“Eu até falei com ele”

“Eu até falei com ele”

Minha casa vive sempre cheia de crianças. Além dos meus três filhos, sempre tem amigos da escola na sala, primos pelos quartos, sobrinhos pelos corredores. Enfim, muitos encontros. Num desses dias, havia nove crianças sentadas na sala ao lado. De onde estava, ouvi a seguinte conversa:
– Meu irmão não parece ter oito anos. Parece bem menos – disse uma das crianças.
Era óbvio que o tom era de implicância. E logo outro menino entendeu que estava aberta a sessão de implicâncias com irmãos mais novos e continuou:
– Minha irmã está namorando.
E fez uma pausa. Não uma vírgula, mas um ponto e vírgula. E complementou:
– E ele tem síndrome de Down.
Será que eu poderia ver um preconceito nesta fala? Era apenas um comentário? Uma colocação sobre uma característica? Ou uma fala para abrir o caminho para a zoação? Difícil afirmar. Pode ser muito tênue a linha entre a ingenuidade e a esperteza. Mas, para mim, era com certeza uma implicância com sua irmã mais nova: revelar um segredo dela.
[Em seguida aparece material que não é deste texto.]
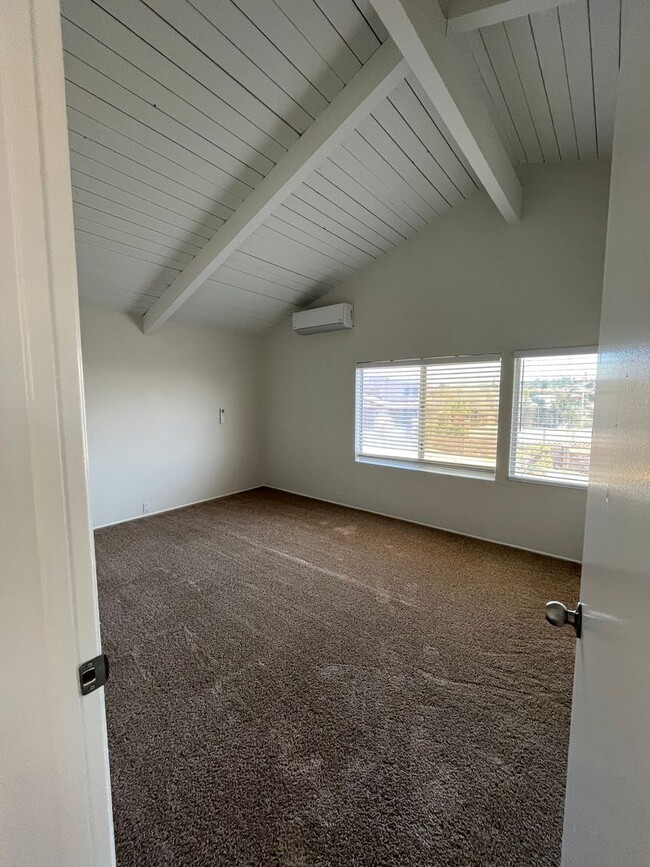 Building Photo - 4 Bed 3 Bath in Del Cerro
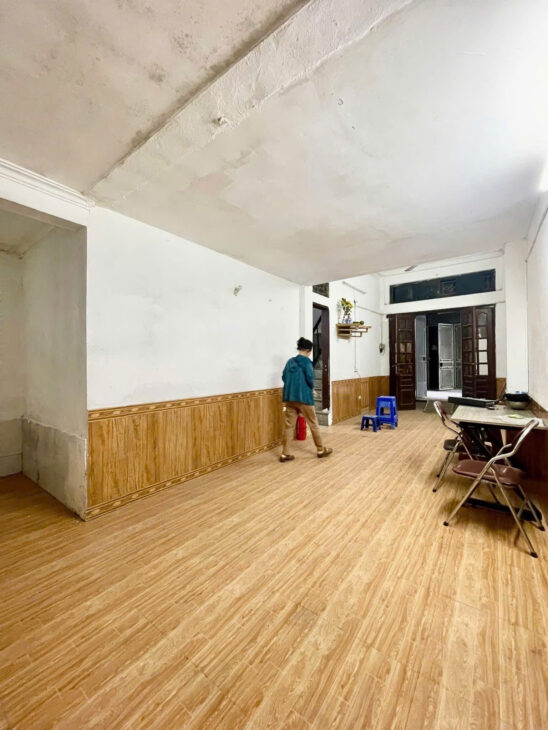 PHÂN LÔ TRỊNH ĐÌNH CỬU – Ô TÔ ĐỖ CỬA – NHÀ DÂN – 33m2 3 tầng mặt tiền 4.9m Giá 9.9 tỷ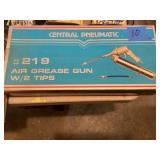 Central Pneumatic #219 Air Grease Gun W/ 2 Tips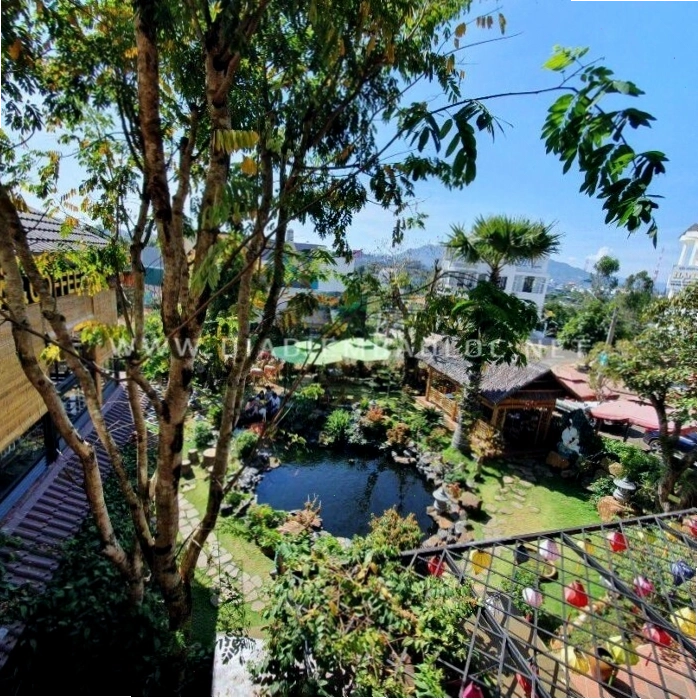 Bàn ghế được bố trí hợp lý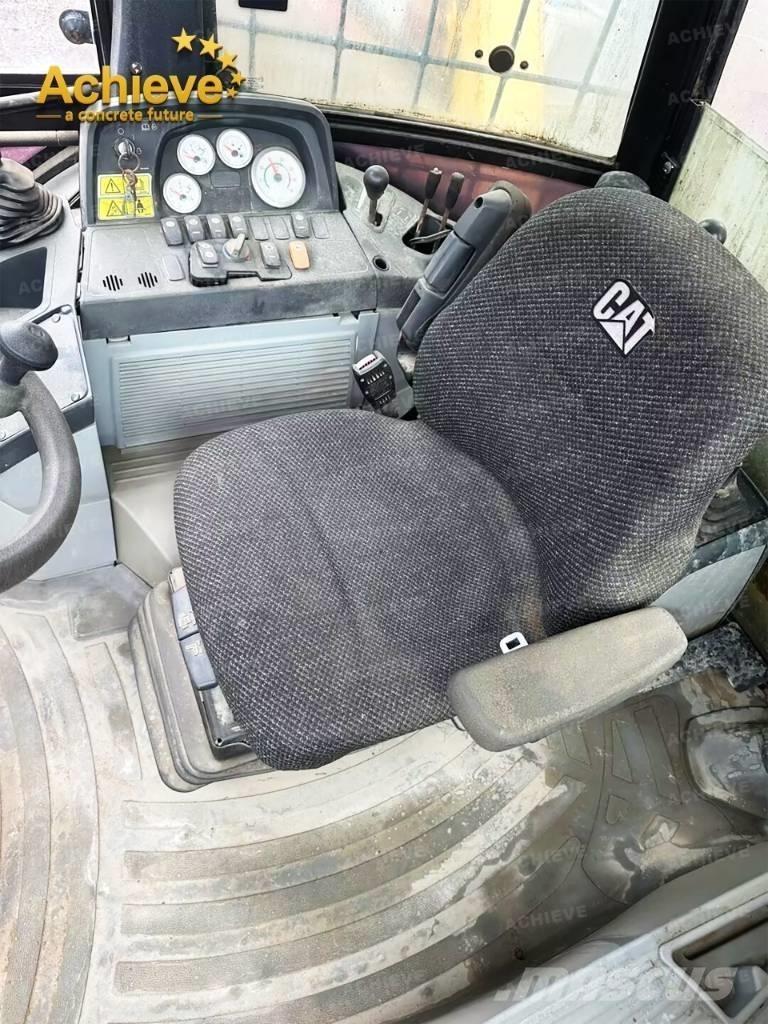 CAT 416 E Товарач със заден ексватор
Entretanto, ela não pareceu se importar. De certa forma, pareceu até se orgulhar de já ter um namorado aos nove anos. Mas a conversa continuou. E o menino que iniciara o papo comentou:
– Eu também conheço um menino com síndrome de Down. E vocês sabem de uma coisa? Eu até falei com ele.
Alguém entrou oferecendo sobremesa e a conversa terminou.
Só que aquela frase continuou ecoando na minha cabeça. “Eu até falei com ele” Até quando vamos ouvir frases como esta? Até quando?